Kulturhaushalt 2027/28: Wer profitiert und wer muss sparen?
Die österreichische Bundesregierung hat den Haushalt für Kunst und Kultur für die Jahre 2027 und 2028 finalisiert. Während einige Bereiche mit Kürzungen rechnen müssen, bleiben andere Programme unverändert. Durch Verhandlungen konnten tiefgreifendere Einschnitte abgewendet werden.

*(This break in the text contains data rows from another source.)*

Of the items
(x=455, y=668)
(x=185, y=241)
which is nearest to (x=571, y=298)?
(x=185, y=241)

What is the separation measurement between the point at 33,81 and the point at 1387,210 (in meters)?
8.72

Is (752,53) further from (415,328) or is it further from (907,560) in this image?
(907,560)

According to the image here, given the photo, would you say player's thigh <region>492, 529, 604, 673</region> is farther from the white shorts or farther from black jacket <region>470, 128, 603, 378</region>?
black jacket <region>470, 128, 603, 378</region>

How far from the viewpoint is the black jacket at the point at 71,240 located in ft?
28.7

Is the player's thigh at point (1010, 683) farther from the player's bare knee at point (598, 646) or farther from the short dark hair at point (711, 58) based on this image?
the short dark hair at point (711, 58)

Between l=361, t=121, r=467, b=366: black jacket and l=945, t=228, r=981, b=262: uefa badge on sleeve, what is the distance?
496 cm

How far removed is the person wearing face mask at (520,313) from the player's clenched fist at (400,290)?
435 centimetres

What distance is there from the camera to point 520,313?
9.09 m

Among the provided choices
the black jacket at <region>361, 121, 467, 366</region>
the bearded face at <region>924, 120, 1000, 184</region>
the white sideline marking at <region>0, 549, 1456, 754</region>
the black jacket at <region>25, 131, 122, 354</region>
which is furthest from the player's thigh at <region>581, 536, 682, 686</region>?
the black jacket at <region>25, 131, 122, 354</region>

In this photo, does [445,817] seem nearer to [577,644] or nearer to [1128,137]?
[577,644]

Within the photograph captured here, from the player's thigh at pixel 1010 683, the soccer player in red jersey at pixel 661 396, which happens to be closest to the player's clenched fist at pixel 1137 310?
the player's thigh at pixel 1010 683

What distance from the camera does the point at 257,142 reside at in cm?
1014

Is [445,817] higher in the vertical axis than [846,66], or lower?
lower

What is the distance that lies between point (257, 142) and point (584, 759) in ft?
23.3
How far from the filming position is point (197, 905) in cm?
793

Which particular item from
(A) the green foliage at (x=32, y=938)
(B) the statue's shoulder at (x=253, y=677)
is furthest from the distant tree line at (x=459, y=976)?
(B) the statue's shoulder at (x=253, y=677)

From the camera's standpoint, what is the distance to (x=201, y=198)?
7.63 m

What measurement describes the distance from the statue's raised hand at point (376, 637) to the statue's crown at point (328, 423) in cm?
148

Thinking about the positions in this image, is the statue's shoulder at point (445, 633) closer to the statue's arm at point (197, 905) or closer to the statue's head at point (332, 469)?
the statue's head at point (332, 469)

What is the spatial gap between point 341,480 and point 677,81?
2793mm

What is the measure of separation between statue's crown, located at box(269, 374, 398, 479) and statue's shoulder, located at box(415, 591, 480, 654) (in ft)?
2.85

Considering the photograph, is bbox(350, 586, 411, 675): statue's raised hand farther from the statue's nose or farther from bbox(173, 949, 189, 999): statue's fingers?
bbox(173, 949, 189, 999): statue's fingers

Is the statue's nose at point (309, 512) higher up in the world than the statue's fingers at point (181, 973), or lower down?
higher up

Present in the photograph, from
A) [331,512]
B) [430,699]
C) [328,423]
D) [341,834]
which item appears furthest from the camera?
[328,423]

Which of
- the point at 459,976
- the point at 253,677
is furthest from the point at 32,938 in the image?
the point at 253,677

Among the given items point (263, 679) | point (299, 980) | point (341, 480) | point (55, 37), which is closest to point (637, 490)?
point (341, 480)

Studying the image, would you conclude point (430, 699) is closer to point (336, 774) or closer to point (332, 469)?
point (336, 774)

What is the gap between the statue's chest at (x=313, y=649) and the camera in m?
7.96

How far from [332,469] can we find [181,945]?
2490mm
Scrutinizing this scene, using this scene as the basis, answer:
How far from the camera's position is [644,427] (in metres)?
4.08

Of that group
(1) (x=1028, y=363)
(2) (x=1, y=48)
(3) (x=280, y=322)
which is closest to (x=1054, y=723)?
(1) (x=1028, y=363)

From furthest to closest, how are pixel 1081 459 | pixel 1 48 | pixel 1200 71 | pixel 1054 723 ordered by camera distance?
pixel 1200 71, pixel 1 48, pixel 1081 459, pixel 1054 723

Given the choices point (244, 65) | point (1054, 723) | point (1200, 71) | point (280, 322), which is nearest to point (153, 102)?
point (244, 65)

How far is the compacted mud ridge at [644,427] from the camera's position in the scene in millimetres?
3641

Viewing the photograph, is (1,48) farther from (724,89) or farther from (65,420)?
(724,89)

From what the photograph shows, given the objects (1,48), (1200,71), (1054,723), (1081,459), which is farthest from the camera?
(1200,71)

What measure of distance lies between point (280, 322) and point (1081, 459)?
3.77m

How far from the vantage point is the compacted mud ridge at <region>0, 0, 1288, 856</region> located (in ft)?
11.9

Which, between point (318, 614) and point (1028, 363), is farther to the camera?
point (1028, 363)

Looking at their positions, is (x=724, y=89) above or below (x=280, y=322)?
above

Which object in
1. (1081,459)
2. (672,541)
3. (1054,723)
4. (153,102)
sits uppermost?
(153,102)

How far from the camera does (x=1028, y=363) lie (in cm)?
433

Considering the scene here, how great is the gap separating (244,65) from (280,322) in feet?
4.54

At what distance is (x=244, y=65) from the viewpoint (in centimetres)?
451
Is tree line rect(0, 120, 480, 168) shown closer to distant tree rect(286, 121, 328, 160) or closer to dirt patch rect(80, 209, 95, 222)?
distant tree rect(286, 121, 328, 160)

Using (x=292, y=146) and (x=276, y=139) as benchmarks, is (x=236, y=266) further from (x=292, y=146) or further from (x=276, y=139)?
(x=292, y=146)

Der Gesamtetat für Kunst und Kultur wird 2027 um 3,3 Prozent sinken, was einem Rückgang von 13,6 Millionen Euro entspricht. Bundesmuseen erhalten für beide Jahre insgesamt 151,2 Millionen Euro – weniger als in den Vorjahren. Besonders betroffen ist die Sanierung des Museums für Volkskunde, dessen Budget um 11,4 Millionen Euro gekürzt wird. Auch die Denkmalschutzförderung verzeichnet einen Rückgang um eine Million Euro.
Nicht alle Bereiche sind gleichermaßen betroffen: Das Budget des Österreichischen Filminstituts bleibt mit jährlich 37 Millionen Euro für 2027 und 2028 stabil. Ebenso unverändert bleibt das Förderprogramm FISAplus über den Zweijahreszeitraum. Die Grundfinanzierung der Bundestheater, zu denen auch das Burgtheater zählt, bleibt bei 204,2 Millionen Euro. Am Burgtheater feierte kürzlich Haut unserer Zähne unter der Regie von Stefan Bachmann Premiere.
Die Haushaltsanpassungen zeigen ein gemischtes Bild für den Kulturbereich: Einige Einrichtungen und Programme behalten ihre Mittel, andere müssen spürbare Kürzungen hinnehmen. Die Änderungen treten ab 2027 in Kraft.